Presentation on theme: "New Micro Genetic Algorithm for multi-user detection in WCDMA AZMI BIN AHMAD Borhanuddin Mohd Ali, Sabira Khatun, Azmi Hassan Dept of Computer and Communication."— Presentation transcript:
New Micro Genetic Algorithm for multi-user detection in WCDMA AZMI BIN AHMAD Borhanuddin Mohd Ali, Sabira Khatun, Azmi Hassan Dept of Computer and Communication System Engineering, Faculty of Engineering University Putra Malaysia.
Schedule Multi-user WCDMA Tx and Rx GA module New selection method Result Discussion
Multiple User Data Transmission In a multi-user environment, signals from multiple user are transmitted from similar WCDMA transmitter (mobile station for uplink) These signals interfered with each other and resulted in Multiple Access Interference (MAI) and Inter-Symbol Interference (ISI).
Signal received AT the receiver, signal received consisted of multiple signals (multi-bit, multi-user, multi-path) accumulated plus interference and noise.
At the receiver Multi-path signal can be solve with RAKE Receiver with Maximal Ratio Combining which is part of the receiver. Multi-user signal will be separated by the De-Scrambler and De-Spreader. The result is the estimation of the data which are the output of the Matched Filter.
GA Module The outputs of the Matched Filter is used as input to the GA module. Only the I part of the received signal will be used. The Q part is used as control parameters. The module is based on microGA type of Genetic Algorithms method. In this method a small population size is used for faster convergence.
new uGA selection method Population initializes by mutating the original estimated data from matched filter output. The individuals in the population are evaluated and ranked descending. The crossover process will used single- point crossing.
Selection (N population) Best-fit individual with be crossover with the least fit individual. Bestfit+1 will be crossover with the Leastfit-1. For N population: -1-10,2-9,3-8,4-7, 5-6
For Best-fit and Least-fit Best-fit individual is automatically selected. Best-fit individual is crossover with the least-fit individual. The better fit of the resulting offspring is selected. The least-fit individual will be discarded.
Rest of the populations From crossover of (2-9,3-8,4-7,5-6) –Each crossover will produced 2 offspring –2 parent + 2 offspring =4 subpopulation The subpopulation will be evaluated and ranked. The two better-fit individuals will be selected for new population. The other two will be discarded.
Generations New generation is created. The process will proceed for 10 generations. The final best-fit individual in the final generation will be selected as the optimized solution.

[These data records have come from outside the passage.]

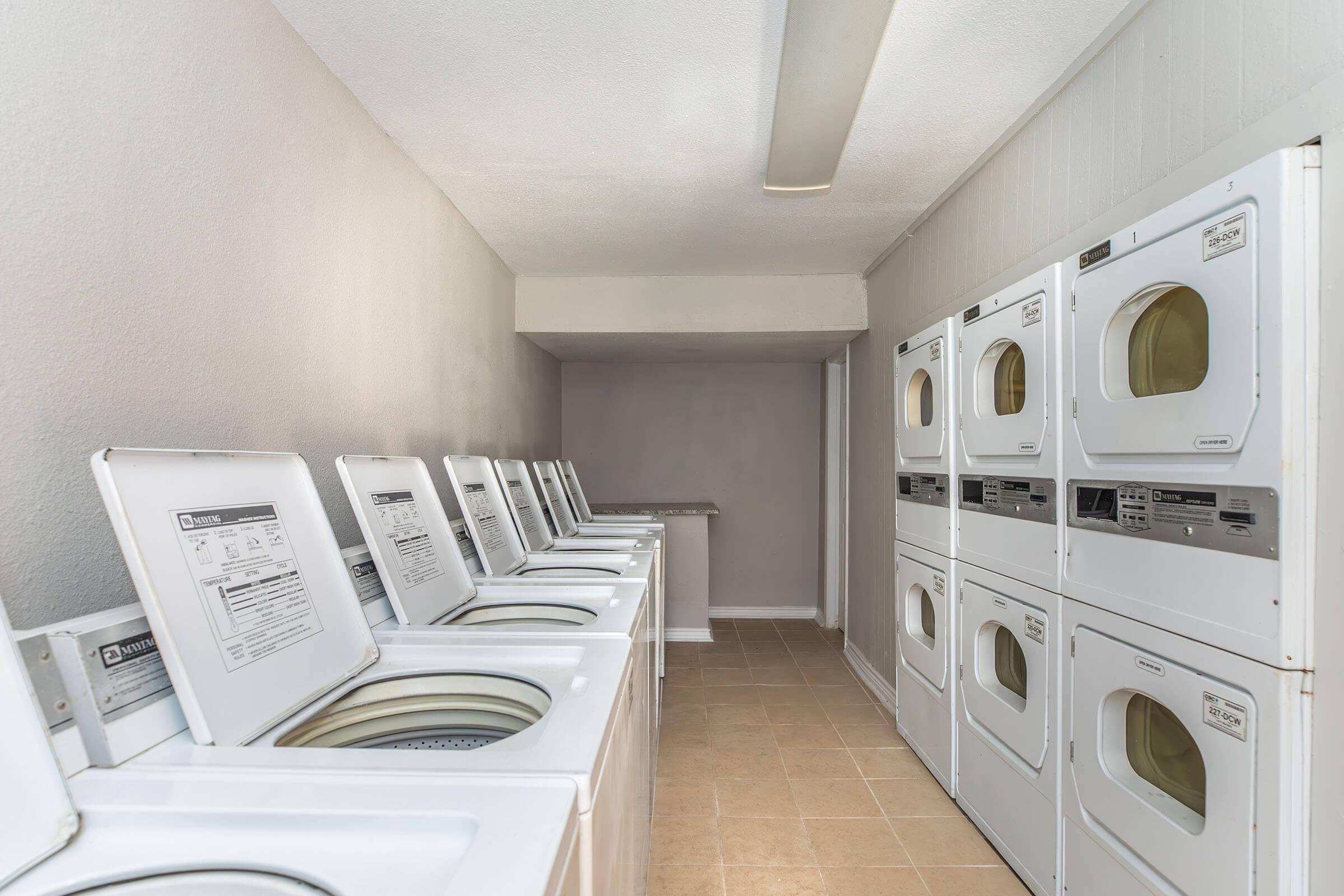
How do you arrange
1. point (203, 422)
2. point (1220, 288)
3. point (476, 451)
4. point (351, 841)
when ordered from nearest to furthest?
1. point (351, 841)
2. point (1220, 288)
3. point (203, 422)
4. point (476, 451)

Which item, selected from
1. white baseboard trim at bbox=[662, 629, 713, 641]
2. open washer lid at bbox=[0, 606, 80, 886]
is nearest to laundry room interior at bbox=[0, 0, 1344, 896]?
open washer lid at bbox=[0, 606, 80, 886]

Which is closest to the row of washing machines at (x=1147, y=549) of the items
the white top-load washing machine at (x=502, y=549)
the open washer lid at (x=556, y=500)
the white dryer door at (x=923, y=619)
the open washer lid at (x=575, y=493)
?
the white dryer door at (x=923, y=619)

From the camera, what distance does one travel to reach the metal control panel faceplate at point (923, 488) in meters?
2.49

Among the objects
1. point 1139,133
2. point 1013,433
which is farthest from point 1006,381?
point 1139,133

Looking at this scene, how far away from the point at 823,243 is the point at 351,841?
10.8ft

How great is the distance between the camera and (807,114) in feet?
6.42

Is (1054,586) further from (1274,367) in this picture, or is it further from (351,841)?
(351,841)

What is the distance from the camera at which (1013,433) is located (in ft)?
6.50

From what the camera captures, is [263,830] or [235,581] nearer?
[263,830]

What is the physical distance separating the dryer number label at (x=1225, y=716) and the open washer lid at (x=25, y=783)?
65.8 inches

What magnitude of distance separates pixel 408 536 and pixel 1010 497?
171 centimetres

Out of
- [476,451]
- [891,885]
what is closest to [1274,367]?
[891,885]

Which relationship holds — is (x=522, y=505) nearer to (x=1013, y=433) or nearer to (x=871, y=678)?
(x=1013, y=433)

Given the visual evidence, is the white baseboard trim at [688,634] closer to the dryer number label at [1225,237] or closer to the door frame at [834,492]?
the door frame at [834,492]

Comparison of Computational Complexity Scenario K-user, one bit symbol processing SGA will perform in K*K*100 uGA perform in K*5*30 but as number of K increased the population size couldnt cover the whole search space uGA w/newSelect perform in K*K/2*10 similar to uGA but better coverage of search space.
Conclusion Result didnt show much differences between uGA and the uGA w/newSelect But from error statistic the uGA w/newSelect show a little improvement in number of error corrected. Calculation wise the uGA w/newSelect compute in less time, so its suitable for use in realtime.